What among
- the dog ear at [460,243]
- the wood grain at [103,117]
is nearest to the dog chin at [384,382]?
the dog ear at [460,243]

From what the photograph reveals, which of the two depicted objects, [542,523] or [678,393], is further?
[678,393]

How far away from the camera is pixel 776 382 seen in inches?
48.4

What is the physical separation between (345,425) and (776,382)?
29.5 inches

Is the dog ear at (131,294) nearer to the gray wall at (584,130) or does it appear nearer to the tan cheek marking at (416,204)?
...
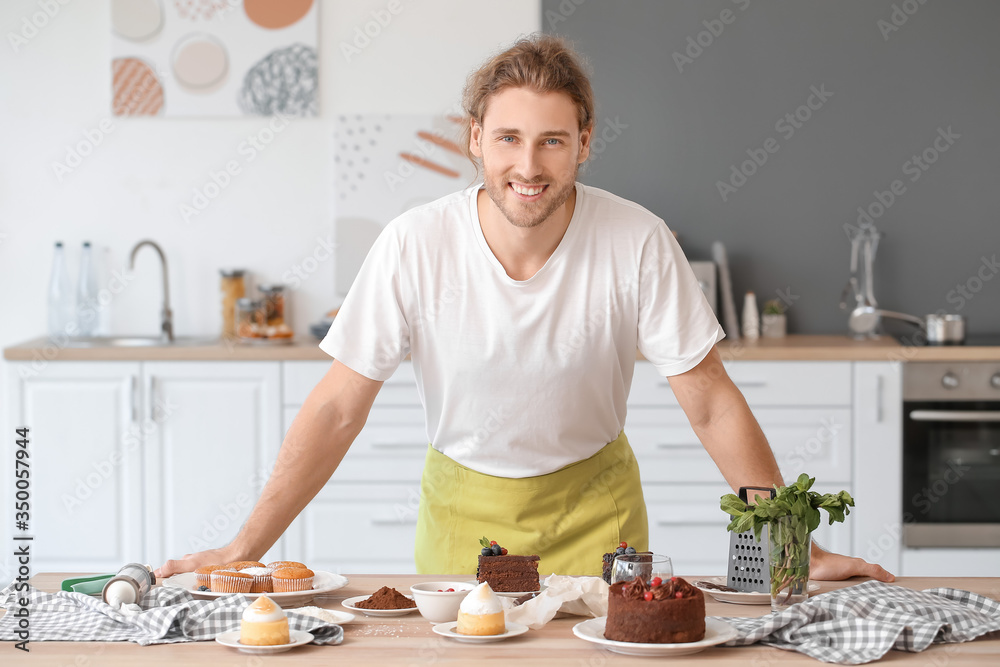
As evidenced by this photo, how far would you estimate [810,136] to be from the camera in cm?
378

• [EXERCISE]:
Put the records from the line containing "From what the" up to and including the line containing "29.5 inches" into a two-column CSV with the header text,answer and one row for each record. Enclose every field in double quotes and replace any line breaks inside a field with spaces.

• [TASK RESULT]:
text,answer
"From what the photograph reveals, which of the two depicted objects, [542,523] or [678,393], is further?","[678,393]"
"How far away from the camera is pixel 776 382 seen in inches?","48.4"
"What is the physical separation between (345,425) and (776,382)?","29.5 inches"